L’hémisphère Nord étouffé par l’air vicié

jeudi 7 janvier 2016.
 

De l’Italie à la Chine, les alertes s’enchaînent depuis plusieurs semaines du fait de la conjoncture météo et des modes de développement.

Pour les fêtes, certains étouffent sous la farce aux marrons, d’autres sous la purée de pois. Les alarmes à la pollution de l’air ne cessent de se déclencher à travers l’hémisphère Nord, depuis l’Europe de l’Ouest jusqu’à l’est de l’Asie. Après l’Italie, où les grandes villes enchaînent les mesures de restriction de la circulation, c’est au tour des Balkans d’être en état d’alerte. En Bosnie, les écoles ont dû fermer jeudi en raison d’une importante pollution de l’air. En Macédoine, c’est la population qui a pris les devants  : lundi, près d’un millier de personnes manifestaient à Skopje, la capitale, pour exiger de leurs gouvernants qu’ils prennent des mesures. Le pays étouffe sous un brouillard de particules de moins de 2,5 microns de diamètre (PM2,5) – les plus fines, celles qui pénètrent le plus profondément les poumons. Le seuil d’alerte fixé par l’Organisation mondiale de la santé (OMS) est de 50 microgrammes par m3. Dans plusieurs villes macédoniennes, il s’affiche jusqu’à cinq fois supérieur (plus de 254 µg/m3 à Tetovo, au nord-ouest).

La situation fait écho à celle qui sévit depuis des semaines en Asie. À Téhéran, mégalopole de plus de 12 millions d’habitants, deux matchs de première division du championnat de football ont dû être annulés, dimanche. Dans la capitale, le taux de PM2,5 dans l’air atteignait alors 132 µg/m3. Scénarios similaires en Chine, où Pékin en est à sa deuxième alerte rouge en moins d’un mois. Enfin il y a l’Inde, laquelle explose tous les records. À New Delhi, le taux de PM2,5, atteint, depuis plusieurs jours, un niveau dix fois supérieur aux recommandations de l’OMS. De partout, les mêmes images poisseuses nous arrivent, celles de villes plongées dans des brouillards oscillant du jaune hématome au vieux rose, et de populations larmoyantes, obligées de sortir masquées.

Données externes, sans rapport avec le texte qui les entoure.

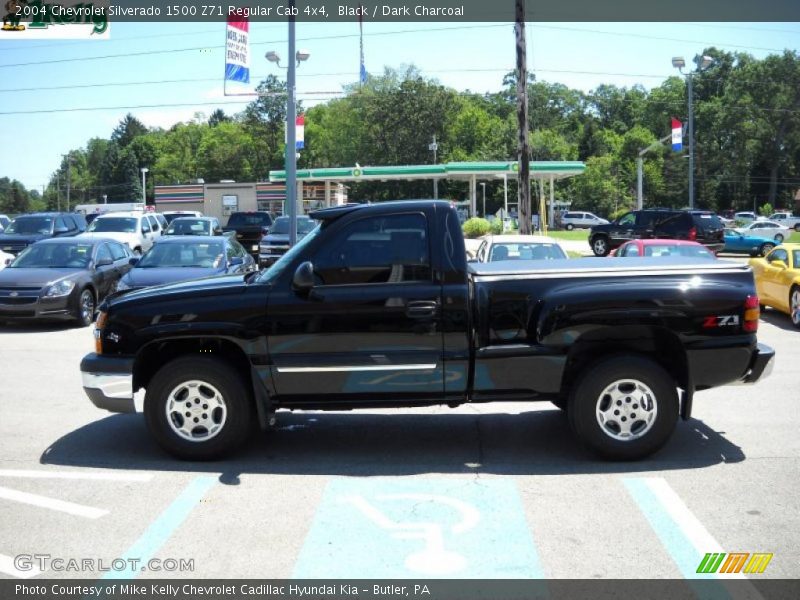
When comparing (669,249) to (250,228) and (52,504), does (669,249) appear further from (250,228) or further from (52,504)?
(250,228)

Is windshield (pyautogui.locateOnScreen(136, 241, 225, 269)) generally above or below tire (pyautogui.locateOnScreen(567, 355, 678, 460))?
above

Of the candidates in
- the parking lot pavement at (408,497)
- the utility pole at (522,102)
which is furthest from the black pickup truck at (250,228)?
the parking lot pavement at (408,497)

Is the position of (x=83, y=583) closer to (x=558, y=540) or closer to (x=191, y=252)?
(x=558, y=540)

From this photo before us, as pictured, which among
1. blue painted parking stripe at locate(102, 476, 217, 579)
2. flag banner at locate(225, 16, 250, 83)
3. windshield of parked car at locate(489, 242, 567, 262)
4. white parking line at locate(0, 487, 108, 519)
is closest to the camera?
blue painted parking stripe at locate(102, 476, 217, 579)

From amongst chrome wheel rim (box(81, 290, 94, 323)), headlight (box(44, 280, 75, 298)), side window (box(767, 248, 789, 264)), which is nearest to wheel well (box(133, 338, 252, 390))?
headlight (box(44, 280, 75, 298))

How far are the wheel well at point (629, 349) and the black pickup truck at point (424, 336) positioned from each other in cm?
2

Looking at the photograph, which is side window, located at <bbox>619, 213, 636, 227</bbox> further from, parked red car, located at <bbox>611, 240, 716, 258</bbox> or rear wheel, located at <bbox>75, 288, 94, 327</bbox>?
rear wheel, located at <bbox>75, 288, 94, 327</bbox>

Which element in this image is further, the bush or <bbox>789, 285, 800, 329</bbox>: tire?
the bush

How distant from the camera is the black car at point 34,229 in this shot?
2434 cm

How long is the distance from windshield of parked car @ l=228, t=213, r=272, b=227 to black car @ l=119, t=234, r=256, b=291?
16126 mm

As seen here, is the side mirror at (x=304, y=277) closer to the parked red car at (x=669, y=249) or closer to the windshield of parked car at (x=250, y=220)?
the parked red car at (x=669, y=249)

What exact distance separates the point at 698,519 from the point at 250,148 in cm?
10766

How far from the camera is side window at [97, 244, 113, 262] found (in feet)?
52.7

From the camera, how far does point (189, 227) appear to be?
88.1ft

La mauvaise qualité de l’air est la première cause de mortalité en Inde

«  Plusieurs facteurs expliquent cette multiplication d’alertes  », explique Paolo Laj, chercheur au Laboratoire de glaciologie et géophysique de l’environnement du CNRS de l’université Grenoble-Alpes, lequel a longtemps étudié les brown clouds (nuages bruns) asiatiques. D’abord, elles s’entendent mieux. «  Globalement, nous sommes beaucoup plus sensibilisés au problème et nous y prêtons plus d’attention  », explique-t-il. L’effet COP21 aura joué en ce sens, pointant les projecteurs sur la qualité de l’air dans toutes ses dimensions. La conjoncture météorologique est elle aussi en cause. Dans toutes les villes touchées, on constate des températures anormalement chaudes en journée pour la saison, cumulées à l’absence de vent, conditions favorables à la stagnation des particules dans l’air. El Niño, particulièrement puissant cet hiver (lire l’Humanité de lundi) compte au rang des coupables présumés. De même qu’un changement climatique plus profond et durable. Où se rejoignent les responsabilités de fond. «  En Chine comme en Europe, la pollution de l’air provient essentiellement du charbon, du trafic routier ou de l’industrie, reprend Paolo Laj. En Inde, c’est la combustion de la biomasse qui est le plus en cause.  » Celle du bois de chauffe et de cuisine, entre autres. Alors que l’électricité reste une ressource rare, celui-ci est également responsable d’une pollution intérieure mortifère. L’un dans l’autre, la mauvaise qualité de l’air est la première cause de mortalité dans le pays.